EDMONTON — Le premier ministre de l’Alberta, Jason Kenney, affirme que le parti qu’il dirige a été fondé sur une Alberta forte au sein de la fédération canadienne et que même s’il s’apprête à quitter son poste, il ne restera pas les bras croisés devant une candidate à sa succession qui lance, à son avis, une initiative risquée, dangereuse et digne d’une république de bananes en moussant son plan pour plus d’indépendance provinciale.

Jason Kenney commentait mardi la promesse de Danielle Smith de présenter dès cet automne un projet de loi sur la souveraineté de l’Alberta, promettant que son gouvernement ignorerait les lois fédérales et les décisions de justice qu’il juge contraires aux meilleurs intérêts de l’Alberta.

« La soi-disant loi sur la souveraineté nous mènerait effectivement au bord de la séparation de la fédération canadienne, détruirait la primauté du droit et causerait des dommages dévastateurs aux emplois, à l’économie et à la perspective de construire des pipelines », a déclaré M. Kenney lors d’une conférence de presse à Calgary.

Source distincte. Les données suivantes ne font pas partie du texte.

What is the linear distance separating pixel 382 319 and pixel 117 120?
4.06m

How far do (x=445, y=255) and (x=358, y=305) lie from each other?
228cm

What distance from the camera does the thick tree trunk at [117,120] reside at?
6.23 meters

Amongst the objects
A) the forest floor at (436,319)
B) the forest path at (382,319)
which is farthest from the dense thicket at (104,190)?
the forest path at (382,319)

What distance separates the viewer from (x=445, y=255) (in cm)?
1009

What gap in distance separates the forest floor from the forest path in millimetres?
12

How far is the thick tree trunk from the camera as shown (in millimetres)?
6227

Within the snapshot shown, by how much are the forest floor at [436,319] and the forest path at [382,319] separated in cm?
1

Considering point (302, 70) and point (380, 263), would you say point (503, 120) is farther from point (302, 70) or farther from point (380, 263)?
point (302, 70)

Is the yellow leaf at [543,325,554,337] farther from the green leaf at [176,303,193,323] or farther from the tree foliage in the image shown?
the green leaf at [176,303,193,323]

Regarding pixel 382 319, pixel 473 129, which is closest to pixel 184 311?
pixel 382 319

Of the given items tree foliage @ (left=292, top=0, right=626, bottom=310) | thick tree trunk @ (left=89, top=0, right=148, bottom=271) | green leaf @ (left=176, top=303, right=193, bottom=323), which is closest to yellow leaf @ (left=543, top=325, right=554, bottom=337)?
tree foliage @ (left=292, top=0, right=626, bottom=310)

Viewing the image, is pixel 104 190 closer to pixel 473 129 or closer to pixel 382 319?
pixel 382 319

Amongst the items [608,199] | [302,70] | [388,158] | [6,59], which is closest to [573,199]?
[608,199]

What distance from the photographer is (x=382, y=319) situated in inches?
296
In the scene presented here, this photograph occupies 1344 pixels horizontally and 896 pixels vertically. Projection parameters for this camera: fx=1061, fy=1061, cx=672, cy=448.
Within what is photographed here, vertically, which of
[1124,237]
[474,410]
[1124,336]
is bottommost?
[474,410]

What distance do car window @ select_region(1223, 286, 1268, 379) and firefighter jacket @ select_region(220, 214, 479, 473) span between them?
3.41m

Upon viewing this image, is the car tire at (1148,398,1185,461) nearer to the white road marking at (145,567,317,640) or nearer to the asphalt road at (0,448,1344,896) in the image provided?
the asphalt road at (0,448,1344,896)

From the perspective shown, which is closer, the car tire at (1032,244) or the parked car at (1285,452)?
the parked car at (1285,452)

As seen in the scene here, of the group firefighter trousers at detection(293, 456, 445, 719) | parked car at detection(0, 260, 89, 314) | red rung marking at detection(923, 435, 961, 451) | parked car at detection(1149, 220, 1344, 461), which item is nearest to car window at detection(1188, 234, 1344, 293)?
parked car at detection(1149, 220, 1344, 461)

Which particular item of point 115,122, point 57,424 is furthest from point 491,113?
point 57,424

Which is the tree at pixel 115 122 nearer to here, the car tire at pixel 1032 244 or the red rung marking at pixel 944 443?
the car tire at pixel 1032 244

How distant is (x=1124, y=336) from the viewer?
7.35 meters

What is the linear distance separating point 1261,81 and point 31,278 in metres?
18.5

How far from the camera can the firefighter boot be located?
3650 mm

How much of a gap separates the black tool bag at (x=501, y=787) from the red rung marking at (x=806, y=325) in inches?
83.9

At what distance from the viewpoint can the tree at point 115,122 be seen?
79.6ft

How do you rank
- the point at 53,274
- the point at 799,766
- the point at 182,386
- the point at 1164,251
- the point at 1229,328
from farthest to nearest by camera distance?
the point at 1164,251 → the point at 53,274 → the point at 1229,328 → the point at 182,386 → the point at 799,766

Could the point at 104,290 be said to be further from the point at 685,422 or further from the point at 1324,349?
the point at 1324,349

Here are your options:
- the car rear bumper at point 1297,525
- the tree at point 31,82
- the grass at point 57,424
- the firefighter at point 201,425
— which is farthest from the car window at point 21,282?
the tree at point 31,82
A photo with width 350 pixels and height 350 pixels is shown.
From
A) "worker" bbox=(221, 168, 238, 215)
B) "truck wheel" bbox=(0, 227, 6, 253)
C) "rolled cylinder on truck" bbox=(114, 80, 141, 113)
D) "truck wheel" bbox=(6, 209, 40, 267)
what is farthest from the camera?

Il a ajouté que bien qu’il partageait la frustration de certains Albertains à l’égard des politiques fédérales du premier ministre Justin Trudeau, « j’ai toujours été sans vergogne un patriote canadien. Je ne suis pas sur le point de devenir insensible à mon patriotisme ou à mon soutien à la primauté du droit parce que quelqu’un dans une campagne à la direction n’est pas d’accord. »

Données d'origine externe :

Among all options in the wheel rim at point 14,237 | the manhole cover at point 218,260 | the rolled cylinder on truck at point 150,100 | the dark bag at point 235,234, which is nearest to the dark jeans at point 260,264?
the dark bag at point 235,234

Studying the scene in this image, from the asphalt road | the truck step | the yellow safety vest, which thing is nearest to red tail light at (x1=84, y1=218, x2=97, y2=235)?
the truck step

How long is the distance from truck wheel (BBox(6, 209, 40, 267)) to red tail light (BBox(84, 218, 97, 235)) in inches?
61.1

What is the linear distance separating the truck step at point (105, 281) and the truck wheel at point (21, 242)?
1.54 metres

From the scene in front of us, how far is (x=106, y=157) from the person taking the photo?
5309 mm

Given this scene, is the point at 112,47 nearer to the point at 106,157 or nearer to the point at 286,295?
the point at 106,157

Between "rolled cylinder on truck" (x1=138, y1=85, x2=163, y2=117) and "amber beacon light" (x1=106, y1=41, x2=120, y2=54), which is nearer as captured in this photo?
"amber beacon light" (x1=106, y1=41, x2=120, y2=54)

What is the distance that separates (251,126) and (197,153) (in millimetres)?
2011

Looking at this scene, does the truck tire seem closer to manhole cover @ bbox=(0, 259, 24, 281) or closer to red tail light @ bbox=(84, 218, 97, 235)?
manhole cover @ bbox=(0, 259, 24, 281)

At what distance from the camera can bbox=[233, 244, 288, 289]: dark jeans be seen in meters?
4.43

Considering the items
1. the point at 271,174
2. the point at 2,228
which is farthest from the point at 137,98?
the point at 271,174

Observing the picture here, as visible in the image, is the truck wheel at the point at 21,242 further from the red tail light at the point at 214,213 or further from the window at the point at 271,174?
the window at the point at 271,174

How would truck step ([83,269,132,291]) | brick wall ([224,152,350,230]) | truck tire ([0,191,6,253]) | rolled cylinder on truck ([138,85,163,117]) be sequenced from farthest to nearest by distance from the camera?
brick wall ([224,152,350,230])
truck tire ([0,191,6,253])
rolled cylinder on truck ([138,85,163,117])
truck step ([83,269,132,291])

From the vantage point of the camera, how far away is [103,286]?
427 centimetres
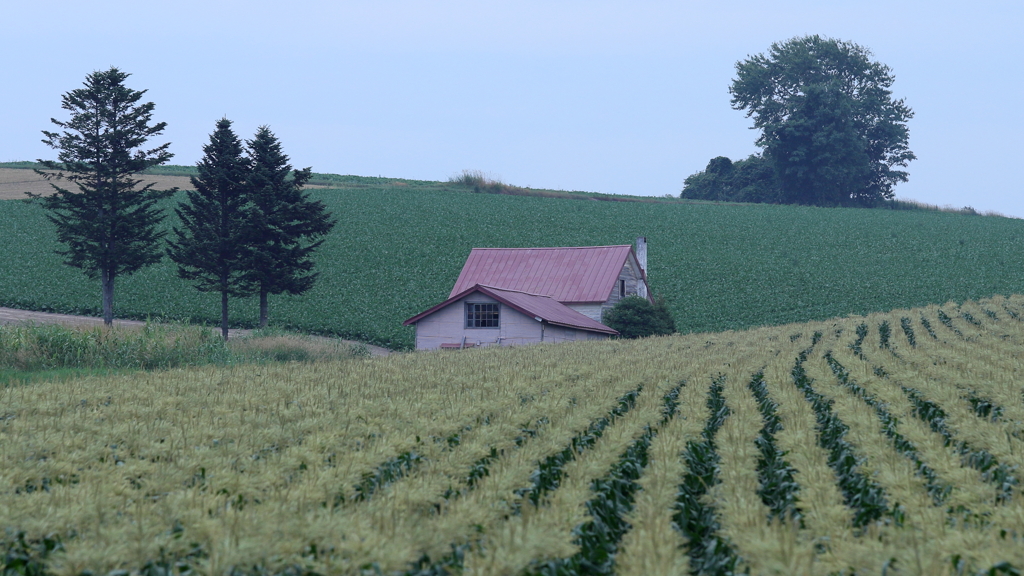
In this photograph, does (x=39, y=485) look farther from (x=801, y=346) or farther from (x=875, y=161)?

La loi sur la souveraineté de l’Alberta est la promesse phare de Danielle Smith depuis qu’elle a annoncé cette intention en juin. Elle fait l’objet d’attaques de la part de la plupart des six autres candidats, donnant l’impression qu’elle est la favorite pour remplacer Jason Kenney en tant que chef du Parti conservateur uni et première ministre lors du dépouillement des votes le 6 octobre.

Mme Smith invoque que son projet de loi nécessaire pour contrer le gouvernement fédéral qui, selon elle, sape profondément le développement énergétique de l’Alberta.

La semaine dernière, l’Alberta a annoncé qu’elle s’attend à recevoir un montant record de 28,4 milliards $ en revenus de ressources non renouvelables au cours de la présente année budgétaire.

Mardi, Danielle Smith a réitéré qu’un gouvernement qu’elle dirigerait n’utiliserait la loi sur la souveraineté qu’avec parcimonie, sous réserve d’un vote libre des parlementaires, dans les situations où les droits constitutionnels auraient été violés.

Si le gouvernement fédéral n’aime pas son initiative, elle l’invite à poursuivre l’Alberta en justice. Elle assure que son plan ne consiste pas à quitter la Confédération, mais en fait, à la sauver.

« La restauration et la réaffirmation des droits provinciaux à travers le Canada protégeront toutes les provinces de la portée destructrice d’Ottawa, et sont probablement le seul moyen viable pour le Canada de rester une nation unifiée », a-t-elle écrit.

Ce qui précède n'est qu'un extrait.